THE CASE FOR A WEALTH TAX

Note: I apologize for the infrequent blog posting. I’m on sabbatical with out-of-town grandchildren visiting.

Note: If you find my posts too long or too dense to read on occasion, please just read the bolded portions. They present the key points I’m making and the most important information I’m sharing.

Recent revelations about how little federal income tax the ultrawealthy pay and how they legally avoid income tax liability make the case that a wealth tax is essential for a fair tax system. A fair tax system is necessary a) to provide sufficient funds for the public programs needed to serve the public and the public good, and b) to preserve public support for the tax system.

ProPublica, an independent, nonprofit newsroom that does investigative journalism in the public interest, has obtain and analyzed 15 years of data on the tax returns of thousands of the country’s wealthiest households. Its analyses show the wealthy pay very little in income taxes, perfectly legally, despite the fact that their wealth is growing by leaps and bounds. [1] (This post is largely a summary of this ProPublica reporting.)

The median American household earns about $70,000 a year and pays about 15% of this in income taxes. For the period from 2014 to 2018, a typical middle class American household paid a total (for these five years) of about $62,000 in federal income tax on total earnings of around $350,000. Meanwhile, its wealth, primarily the value of its home, grew by $65,000. Its effective tax rate on the combine total of earned income and increase in wealth was about 15%.

ProPublica’s detailed analysis of the 25 wealthiest Americans found that collectively their wealth increased by $401 billion in the five-year period from 2014 to 2018. Their earned income was tiny by comparison. They paid an aggregate total of $13.6 billion in federal income taxes. Their effective tax rate on the combined total of their earned income and increase in wealth was about 3.4% (versus the 15% paid by a typical middle-income taxpayer).

Another analysis found that in 2018, in comparison to their wealth, a typical middle-income household paid 75 times as much in income tax as those 25 ultrawealthy Americans. At the end of 2018, the 25 wealthiest Americans had an estimated wealth of $1.1 trillion and in 2018 paid federal income taxes of $1.9 billion. It would take 14.3 million typical American households to have this much wealth and those 14.3 million households paid federal income taxes of $143 billion in 2018.

This disparity in income tax paid when wealth is factored in is the result of a 1920 Supreme Court decision where the Court ruled that the income tax laws as written apply only to income received in cash and not to an increase in wealth (i.e., the value of assets), unless assets are sold and cash (or other forms of proceeds) are received. Before this decision, the income tax had applied to increases in wealth.

This decision provided the wealthy with a huge loophole for tax avoidance. The ultrawealthy own billions of dollars worth of stock, often in companies they own or control. The 25 wealthiest Americans have seen the value of their stocks skyrocket in recent years. To minimize earned income (and income tax), they often take modest salaries from their companies; some take salaries of only $1.

Some of the ultrawealthy avoid having income (and therefore paying income tax) because they are able to pay their living expenses by borrowing large sums of money, sometimes billions of dollars, using their stock wealth as collateral for loans. These loans are not considered income and therefore are not subject to income tax. Furthermore, the interest on the loans is often tax deductible and can be used to offset (i.e., cancel out) income, reducing or eliminating taxable income and the amount of income tax owed.
○ ○ ○
- _Your objective_:
Answer these questions from the wealth tax post.
(a) How many years of tax return data did ProPublica obtain and analyze?
(b) In what year did the Supreme Court rule that the income tax laws apply only to income received in cash?
(c) What effective tax rate did the 25 wealthiest Americans pay on their combined earned income and increase in wealth from 2014 to 2018?
The listing that comes next is separate material and has no connection to the wealth tax post.

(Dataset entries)
○ ○ ○
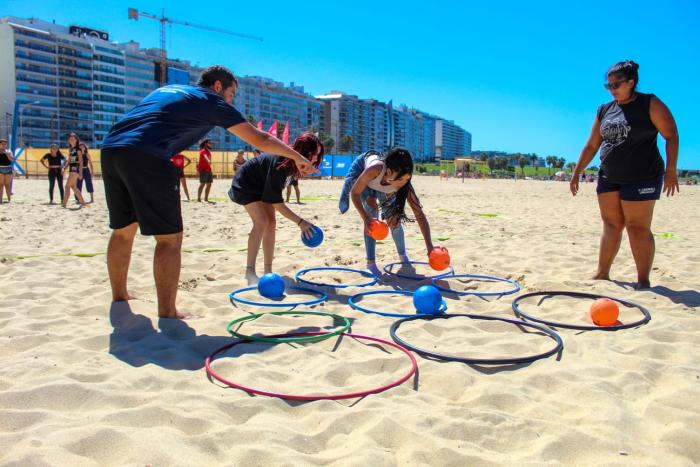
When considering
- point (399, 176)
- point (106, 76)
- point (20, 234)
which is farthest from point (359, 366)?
point (106, 76)

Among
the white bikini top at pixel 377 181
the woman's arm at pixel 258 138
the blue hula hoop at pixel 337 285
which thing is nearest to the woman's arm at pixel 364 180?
the white bikini top at pixel 377 181

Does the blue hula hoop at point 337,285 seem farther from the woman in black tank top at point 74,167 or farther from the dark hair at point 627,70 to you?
the woman in black tank top at point 74,167

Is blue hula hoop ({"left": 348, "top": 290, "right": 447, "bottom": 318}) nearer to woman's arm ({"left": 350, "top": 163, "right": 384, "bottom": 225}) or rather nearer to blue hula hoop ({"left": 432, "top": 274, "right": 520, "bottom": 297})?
blue hula hoop ({"left": 432, "top": 274, "right": 520, "bottom": 297})

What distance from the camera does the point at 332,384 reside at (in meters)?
3.01

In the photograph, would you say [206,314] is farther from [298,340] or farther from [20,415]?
[20,415]

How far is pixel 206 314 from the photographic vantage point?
4445mm

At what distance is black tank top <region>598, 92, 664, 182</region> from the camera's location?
5168 millimetres

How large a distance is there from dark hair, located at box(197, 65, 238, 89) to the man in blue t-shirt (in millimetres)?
134

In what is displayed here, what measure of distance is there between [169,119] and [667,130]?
4.53 metres

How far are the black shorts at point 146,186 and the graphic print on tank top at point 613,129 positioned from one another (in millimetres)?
4244

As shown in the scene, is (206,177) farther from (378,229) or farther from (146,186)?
(146,186)

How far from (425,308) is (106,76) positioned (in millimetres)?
125302

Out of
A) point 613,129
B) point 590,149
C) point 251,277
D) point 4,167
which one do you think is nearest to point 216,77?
point 251,277

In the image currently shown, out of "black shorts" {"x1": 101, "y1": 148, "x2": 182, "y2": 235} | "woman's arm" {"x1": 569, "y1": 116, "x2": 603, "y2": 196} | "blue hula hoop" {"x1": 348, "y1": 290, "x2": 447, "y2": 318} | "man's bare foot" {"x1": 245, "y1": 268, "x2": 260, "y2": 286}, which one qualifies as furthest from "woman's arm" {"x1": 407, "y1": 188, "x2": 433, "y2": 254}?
"black shorts" {"x1": 101, "y1": 148, "x2": 182, "y2": 235}
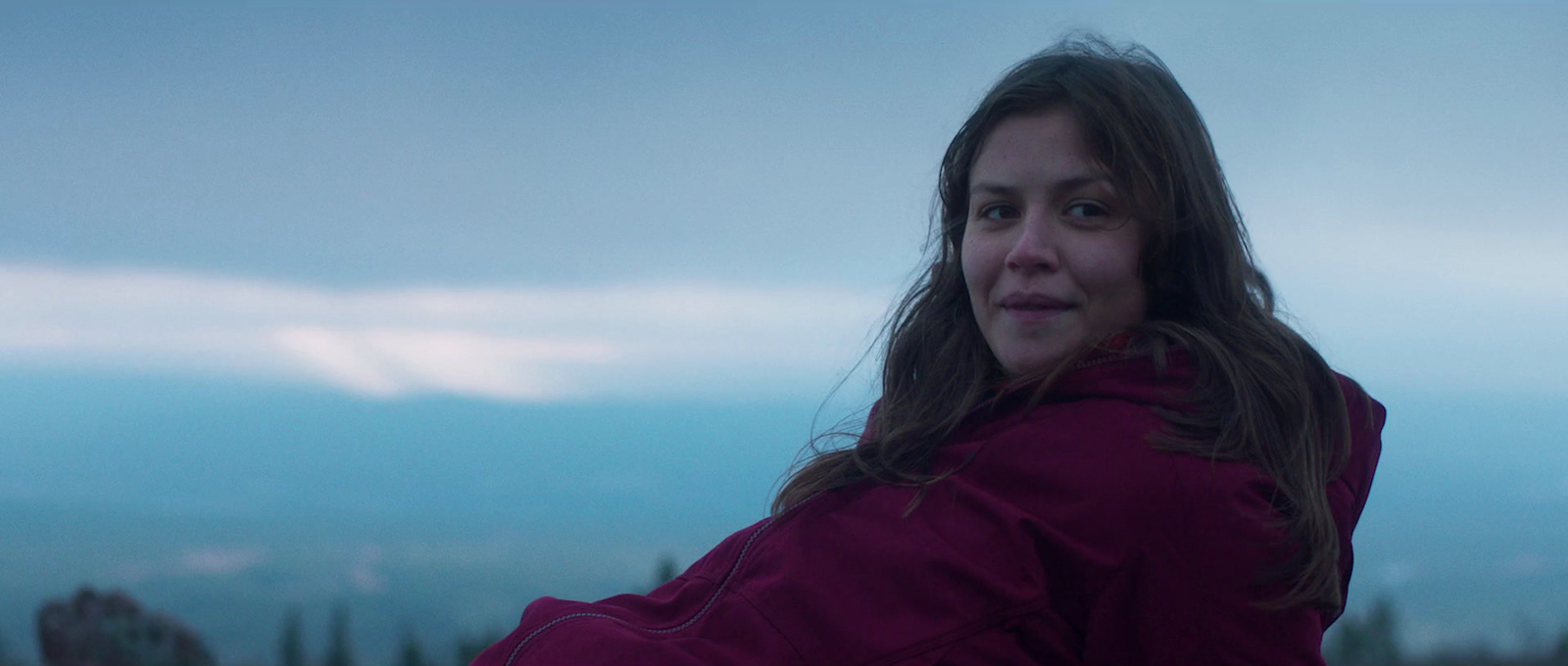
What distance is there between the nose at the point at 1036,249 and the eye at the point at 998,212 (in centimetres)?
6

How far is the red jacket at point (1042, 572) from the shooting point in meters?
1.55

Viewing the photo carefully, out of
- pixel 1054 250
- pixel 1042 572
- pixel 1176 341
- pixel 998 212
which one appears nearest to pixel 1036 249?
pixel 1054 250

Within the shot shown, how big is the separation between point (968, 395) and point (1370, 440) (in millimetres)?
613

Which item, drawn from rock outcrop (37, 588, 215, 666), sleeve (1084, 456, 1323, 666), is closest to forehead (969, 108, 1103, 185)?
sleeve (1084, 456, 1323, 666)

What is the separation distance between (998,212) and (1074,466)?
1.61 ft

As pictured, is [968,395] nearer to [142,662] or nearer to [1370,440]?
[1370,440]

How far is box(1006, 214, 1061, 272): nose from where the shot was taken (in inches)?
71.3

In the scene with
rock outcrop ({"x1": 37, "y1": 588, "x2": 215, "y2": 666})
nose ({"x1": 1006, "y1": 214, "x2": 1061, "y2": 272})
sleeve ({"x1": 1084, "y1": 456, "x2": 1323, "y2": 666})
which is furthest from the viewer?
rock outcrop ({"x1": 37, "y1": 588, "x2": 215, "y2": 666})

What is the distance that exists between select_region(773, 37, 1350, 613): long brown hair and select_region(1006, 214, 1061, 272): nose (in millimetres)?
132

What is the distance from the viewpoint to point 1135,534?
1.55m

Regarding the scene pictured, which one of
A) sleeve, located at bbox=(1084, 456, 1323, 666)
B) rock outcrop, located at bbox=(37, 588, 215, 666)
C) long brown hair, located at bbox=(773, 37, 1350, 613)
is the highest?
long brown hair, located at bbox=(773, 37, 1350, 613)

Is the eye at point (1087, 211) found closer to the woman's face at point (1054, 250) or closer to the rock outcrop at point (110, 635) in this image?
the woman's face at point (1054, 250)

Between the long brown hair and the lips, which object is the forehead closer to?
the long brown hair

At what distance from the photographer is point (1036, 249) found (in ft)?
5.95
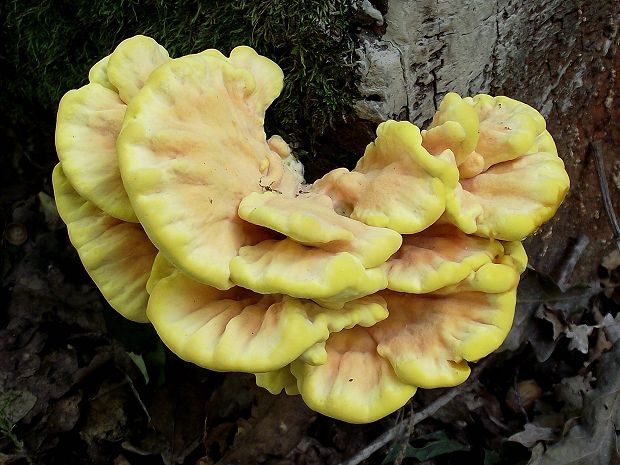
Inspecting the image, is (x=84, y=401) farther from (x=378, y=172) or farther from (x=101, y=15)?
(x=378, y=172)

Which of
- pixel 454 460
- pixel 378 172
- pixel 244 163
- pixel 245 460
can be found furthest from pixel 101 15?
pixel 454 460

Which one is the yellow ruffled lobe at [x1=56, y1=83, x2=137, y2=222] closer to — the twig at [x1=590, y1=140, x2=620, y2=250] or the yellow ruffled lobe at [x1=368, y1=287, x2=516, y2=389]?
the yellow ruffled lobe at [x1=368, y1=287, x2=516, y2=389]

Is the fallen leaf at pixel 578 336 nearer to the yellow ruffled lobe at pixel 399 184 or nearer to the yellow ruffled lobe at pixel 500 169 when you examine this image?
the yellow ruffled lobe at pixel 500 169

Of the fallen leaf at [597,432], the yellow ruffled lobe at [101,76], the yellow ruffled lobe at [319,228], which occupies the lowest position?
the fallen leaf at [597,432]

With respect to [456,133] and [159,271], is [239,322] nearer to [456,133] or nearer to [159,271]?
[159,271]

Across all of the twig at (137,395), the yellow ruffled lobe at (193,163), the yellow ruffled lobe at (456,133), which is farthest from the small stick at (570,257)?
the twig at (137,395)

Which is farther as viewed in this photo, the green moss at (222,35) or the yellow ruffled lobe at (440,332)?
the green moss at (222,35)

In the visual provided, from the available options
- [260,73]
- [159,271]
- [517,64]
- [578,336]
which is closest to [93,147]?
[159,271]
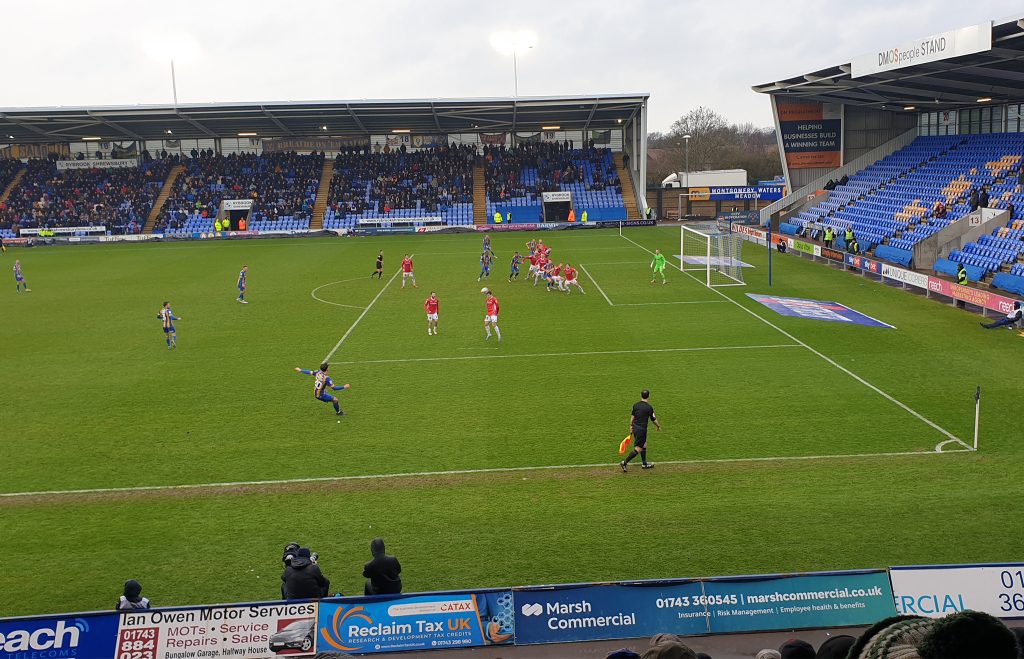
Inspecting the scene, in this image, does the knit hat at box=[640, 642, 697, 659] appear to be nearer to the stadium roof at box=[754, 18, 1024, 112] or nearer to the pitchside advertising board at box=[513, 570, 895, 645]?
the pitchside advertising board at box=[513, 570, 895, 645]

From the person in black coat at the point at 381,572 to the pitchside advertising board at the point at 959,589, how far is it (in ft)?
19.9

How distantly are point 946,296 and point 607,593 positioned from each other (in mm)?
27382

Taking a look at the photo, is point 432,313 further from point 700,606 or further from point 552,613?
point 700,606

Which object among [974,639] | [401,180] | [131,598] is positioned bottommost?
[131,598]

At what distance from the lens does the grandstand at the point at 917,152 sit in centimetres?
3662

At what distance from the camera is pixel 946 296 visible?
3228 cm

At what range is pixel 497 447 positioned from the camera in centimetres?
1719

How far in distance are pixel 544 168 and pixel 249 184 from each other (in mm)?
27741

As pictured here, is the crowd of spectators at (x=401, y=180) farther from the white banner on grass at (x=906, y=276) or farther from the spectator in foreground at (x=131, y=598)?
the spectator in foreground at (x=131, y=598)

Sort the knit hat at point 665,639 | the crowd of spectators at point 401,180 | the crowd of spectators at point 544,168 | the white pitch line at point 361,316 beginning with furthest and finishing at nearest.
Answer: the crowd of spectators at point 544,168 < the crowd of spectators at point 401,180 < the white pitch line at point 361,316 < the knit hat at point 665,639

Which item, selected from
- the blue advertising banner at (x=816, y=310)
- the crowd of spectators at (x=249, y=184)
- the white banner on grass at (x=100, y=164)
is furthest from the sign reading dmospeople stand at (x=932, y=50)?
the white banner on grass at (x=100, y=164)

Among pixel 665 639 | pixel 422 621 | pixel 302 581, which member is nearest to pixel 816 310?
pixel 422 621

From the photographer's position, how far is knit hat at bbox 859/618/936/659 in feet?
8.81

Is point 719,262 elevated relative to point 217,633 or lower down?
elevated
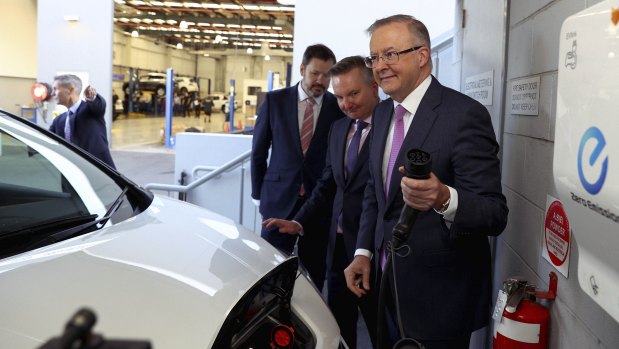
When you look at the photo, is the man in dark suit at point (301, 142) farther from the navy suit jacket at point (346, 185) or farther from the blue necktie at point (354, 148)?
the blue necktie at point (354, 148)

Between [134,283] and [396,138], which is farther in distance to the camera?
[396,138]

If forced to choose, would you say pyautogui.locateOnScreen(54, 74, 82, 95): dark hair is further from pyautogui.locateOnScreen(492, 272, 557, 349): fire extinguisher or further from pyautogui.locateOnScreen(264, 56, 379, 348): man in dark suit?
pyautogui.locateOnScreen(492, 272, 557, 349): fire extinguisher

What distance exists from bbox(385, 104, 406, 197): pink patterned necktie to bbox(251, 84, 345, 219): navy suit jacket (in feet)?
4.77

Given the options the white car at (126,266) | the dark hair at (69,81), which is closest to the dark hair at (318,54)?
the white car at (126,266)

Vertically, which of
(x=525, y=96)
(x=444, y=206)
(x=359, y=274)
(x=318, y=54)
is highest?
(x=318, y=54)

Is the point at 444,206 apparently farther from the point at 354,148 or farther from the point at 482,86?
the point at 482,86

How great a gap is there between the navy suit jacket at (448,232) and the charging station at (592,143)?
620 mm

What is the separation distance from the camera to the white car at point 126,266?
4.48 ft

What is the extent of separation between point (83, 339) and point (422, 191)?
1183mm

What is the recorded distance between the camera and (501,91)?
92.7 inches

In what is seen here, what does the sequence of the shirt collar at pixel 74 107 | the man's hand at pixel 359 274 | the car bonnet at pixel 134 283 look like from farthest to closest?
1. the shirt collar at pixel 74 107
2. the man's hand at pixel 359 274
3. the car bonnet at pixel 134 283

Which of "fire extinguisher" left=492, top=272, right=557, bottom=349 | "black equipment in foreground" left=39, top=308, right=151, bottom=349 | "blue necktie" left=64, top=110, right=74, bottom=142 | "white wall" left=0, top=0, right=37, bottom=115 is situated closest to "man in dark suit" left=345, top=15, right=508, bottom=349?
"fire extinguisher" left=492, top=272, right=557, bottom=349

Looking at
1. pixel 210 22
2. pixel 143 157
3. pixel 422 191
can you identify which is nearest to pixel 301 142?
pixel 422 191

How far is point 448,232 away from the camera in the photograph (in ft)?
6.03
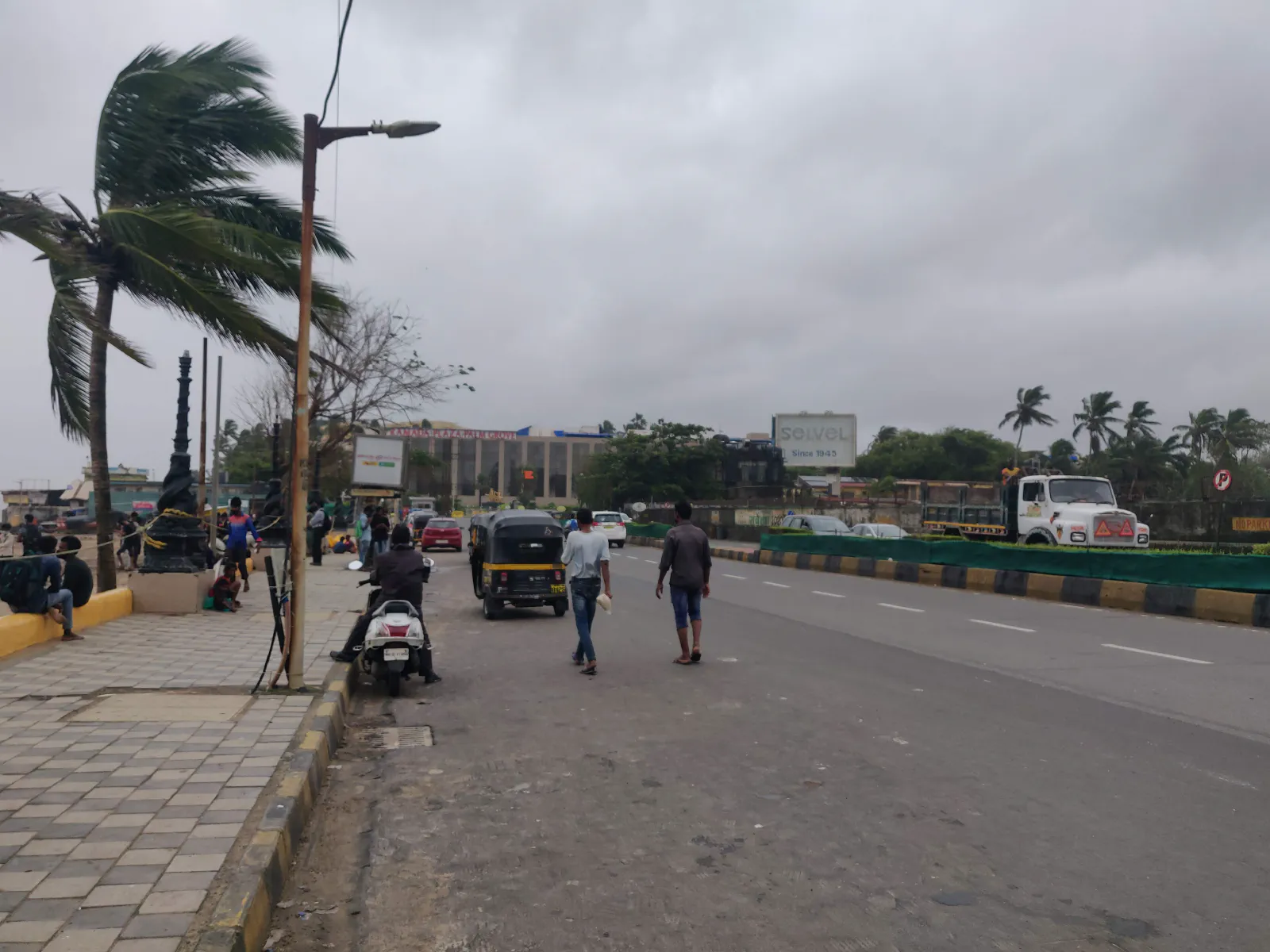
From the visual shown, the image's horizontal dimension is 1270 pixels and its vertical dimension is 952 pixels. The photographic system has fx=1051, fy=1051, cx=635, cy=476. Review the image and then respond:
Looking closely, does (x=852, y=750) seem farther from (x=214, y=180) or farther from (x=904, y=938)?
(x=214, y=180)

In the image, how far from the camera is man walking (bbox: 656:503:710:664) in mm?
11422

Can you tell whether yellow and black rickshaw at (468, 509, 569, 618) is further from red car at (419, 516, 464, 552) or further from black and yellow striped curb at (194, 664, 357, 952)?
red car at (419, 516, 464, 552)

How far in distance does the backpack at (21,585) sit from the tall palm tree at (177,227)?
261 cm

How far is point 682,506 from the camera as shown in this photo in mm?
11648

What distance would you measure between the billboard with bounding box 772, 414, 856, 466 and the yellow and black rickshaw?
188 feet

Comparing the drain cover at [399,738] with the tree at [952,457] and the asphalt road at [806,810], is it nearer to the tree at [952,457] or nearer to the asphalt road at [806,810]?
the asphalt road at [806,810]

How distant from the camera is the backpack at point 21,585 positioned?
11258 mm

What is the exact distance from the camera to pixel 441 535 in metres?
41.1

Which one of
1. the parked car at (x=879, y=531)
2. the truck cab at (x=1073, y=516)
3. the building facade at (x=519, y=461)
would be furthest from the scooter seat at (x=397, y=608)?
the building facade at (x=519, y=461)

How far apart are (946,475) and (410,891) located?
96.1 metres

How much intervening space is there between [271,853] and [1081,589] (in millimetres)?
17851

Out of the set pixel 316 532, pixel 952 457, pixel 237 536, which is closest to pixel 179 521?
pixel 237 536

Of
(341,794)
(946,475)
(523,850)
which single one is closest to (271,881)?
(523,850)

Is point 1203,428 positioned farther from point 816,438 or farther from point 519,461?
point 519,461
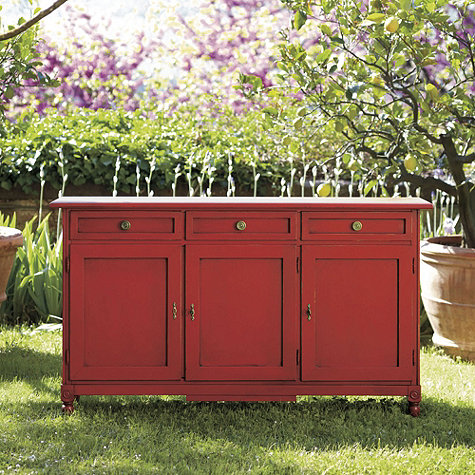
○ ○ ○
- _Task solution_:
(a) 15 years
(b) 1920
(c) About 3.4%